A Possible Wave of Age-Discrimination Lawsuits

According to the ABA Journal, “Labor and employment attorneys around the country say they are receiving a flood of complaints and questions about [coronavirus-related] layoffs, firings and recalls to the workplace that involve potential discrimination against older and disabled workers. Many cases involve an overlap of age and disability bias claims.” Attorneys on both the plaintiff and defense side “predict a large volume of federal and state lawsuits” alleging age and disability discrimination “will emerge from the pandemic.”

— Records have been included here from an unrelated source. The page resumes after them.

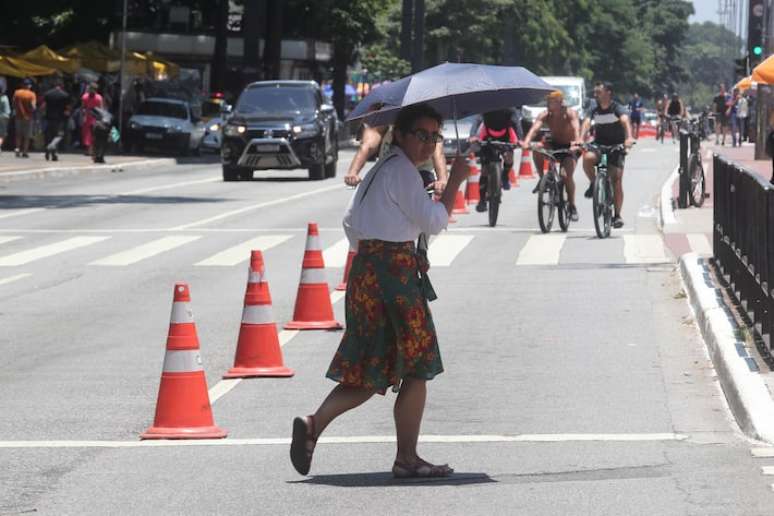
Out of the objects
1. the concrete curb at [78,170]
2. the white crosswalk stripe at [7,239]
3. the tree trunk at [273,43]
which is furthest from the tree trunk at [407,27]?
the white crosswalk stripe at [7,239]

College-Tuition Refund Litigation

The Washington, DC area ABC News affiliate examines the lawsuits that “dozens” of colleges and universities are facing from “students and their parents demanding a refund of a portion of their tuition from the spring semester that was interrupted by COVID-19. The core complaint: the education they paid for was not the education they got.”

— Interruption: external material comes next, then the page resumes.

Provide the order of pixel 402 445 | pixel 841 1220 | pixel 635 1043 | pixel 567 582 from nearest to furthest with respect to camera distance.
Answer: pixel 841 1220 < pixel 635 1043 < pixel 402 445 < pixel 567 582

“Schools are fighting back against the lawsuits,” the article reports, “defending decisions to close campuses for the safety of students and staff while doing their best to maintain the quality of classes while shifting to online learning. At the same time, several leading higher education trade groups have sought liability protections against legal charges arising from the coronavirus.”

Cruise Line Passengers Seek Class Certification

Law 360 reports that plaintiff Princess Cruise Line passengers have asked a California federal judge to certify a class action “alleging the company allowed them to board the Grand Princess ship despite knowing passengers from a previous voyage were suffering from COVID-19 symptoms.” Princess is facing a number of such suits, and recently moved to dismiss one of them, arguing “that the passenger suing can't show her symptoms were related to the coronavirus.”

China’s Potential Response to Coronavirus Litigation

Finally, over at Lawfare, attorneys Shira Anderson and Sean Mirski examine China’s potential responses to the coronavirus-related lawsuits it faces in U.S. courts. “Usually, defendants in American courts have no choice but to appear before a judge,” Anderson and Mirski explain. “But China—along with its subdivisions, agencies and instrumentalities—is situated differently than most defendants. As a foreign sovereign state, it can take a more creative approach to litigation. In other words, China has choices.” These options include full participation mounting a defense, ignoring the lawsuits completely, and indirect participation attempting to influence the litigation through public advocacy.